I attended a tech seminar (come to think of it I think it was an ARM one) were they talked about external DRAM accesses being 10x the cost of internal computation in some cases. While I'm not sure I buy 10x, even 2x would be a significant effect and reducing the bandwidth used by a GPU would make a significant difference to overall power consumption.
I've heard ARM make some pretty bold claims about Mali's BW reduction techniques. Whilst I don't have any first hand experience to confirm or deny those claims. I am told by trusted sources that they are on the level though and they do have an advantage compared to SGX with real world work loads. Enough to offset the size difference? I can't say, but interesting to note.
So whats my point? The above are just a few obvious things that I've obsereved which tell me its impossible to make an apples for apples comparison of the two based on publicly available data. We are only getting a tiny glimpse of the whole picture.

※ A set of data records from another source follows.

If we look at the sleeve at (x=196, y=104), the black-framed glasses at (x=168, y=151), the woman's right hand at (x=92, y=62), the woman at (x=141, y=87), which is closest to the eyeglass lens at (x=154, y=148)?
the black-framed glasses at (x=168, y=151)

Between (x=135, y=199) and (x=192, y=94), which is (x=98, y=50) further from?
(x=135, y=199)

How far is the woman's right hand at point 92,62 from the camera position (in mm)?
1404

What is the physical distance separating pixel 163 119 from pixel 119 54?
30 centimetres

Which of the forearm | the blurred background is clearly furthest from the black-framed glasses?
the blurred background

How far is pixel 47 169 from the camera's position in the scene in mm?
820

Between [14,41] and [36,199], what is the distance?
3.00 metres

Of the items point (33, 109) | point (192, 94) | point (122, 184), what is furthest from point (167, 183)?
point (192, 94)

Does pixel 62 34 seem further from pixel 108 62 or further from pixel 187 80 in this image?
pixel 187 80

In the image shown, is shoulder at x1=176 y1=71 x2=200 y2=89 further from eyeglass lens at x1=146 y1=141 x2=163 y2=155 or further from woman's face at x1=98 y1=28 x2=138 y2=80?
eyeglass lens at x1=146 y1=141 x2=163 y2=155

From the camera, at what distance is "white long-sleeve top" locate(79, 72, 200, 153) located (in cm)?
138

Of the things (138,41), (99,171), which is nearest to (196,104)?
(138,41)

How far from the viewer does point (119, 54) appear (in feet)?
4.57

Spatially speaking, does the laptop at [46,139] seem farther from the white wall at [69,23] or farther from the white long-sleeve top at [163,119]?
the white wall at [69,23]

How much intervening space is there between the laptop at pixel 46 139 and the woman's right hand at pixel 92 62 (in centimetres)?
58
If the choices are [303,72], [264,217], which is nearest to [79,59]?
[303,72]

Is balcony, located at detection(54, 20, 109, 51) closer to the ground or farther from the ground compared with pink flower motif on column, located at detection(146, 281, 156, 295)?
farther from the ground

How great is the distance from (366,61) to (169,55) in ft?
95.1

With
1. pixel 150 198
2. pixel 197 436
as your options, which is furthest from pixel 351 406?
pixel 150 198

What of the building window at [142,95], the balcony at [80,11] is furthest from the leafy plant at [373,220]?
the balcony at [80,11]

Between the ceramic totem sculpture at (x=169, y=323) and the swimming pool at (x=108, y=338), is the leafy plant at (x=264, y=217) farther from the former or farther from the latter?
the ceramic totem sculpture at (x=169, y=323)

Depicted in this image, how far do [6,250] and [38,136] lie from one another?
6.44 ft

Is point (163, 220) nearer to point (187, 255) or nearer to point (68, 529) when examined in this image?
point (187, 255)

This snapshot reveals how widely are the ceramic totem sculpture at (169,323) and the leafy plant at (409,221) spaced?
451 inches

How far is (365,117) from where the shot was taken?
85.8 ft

Going on experience I'd say PowerVR will over promise and under deliver on the SGX, but they'll sell a bundle of them anyway and so we'll suffer more mediocre graphics experiences on handsets for another generation. ARM are winning designs away from PowerVR however, so there must be something in this that's making sense to some big names.
As for the Mali400 MP, I think is a very poorly thought out product. If you are going to introduce a multi core scaleble product why the hell not scale both fragment and vertex shader cores. This smacks of something nailed together in a hurry to meet some spurious customer request if you ask me (wonder if thats anything to do with them loosing one of their key strategic technical people earlier in the year...).
Anyway lets hope they get more of a clue with the next one and give PowerVR a real run for their money.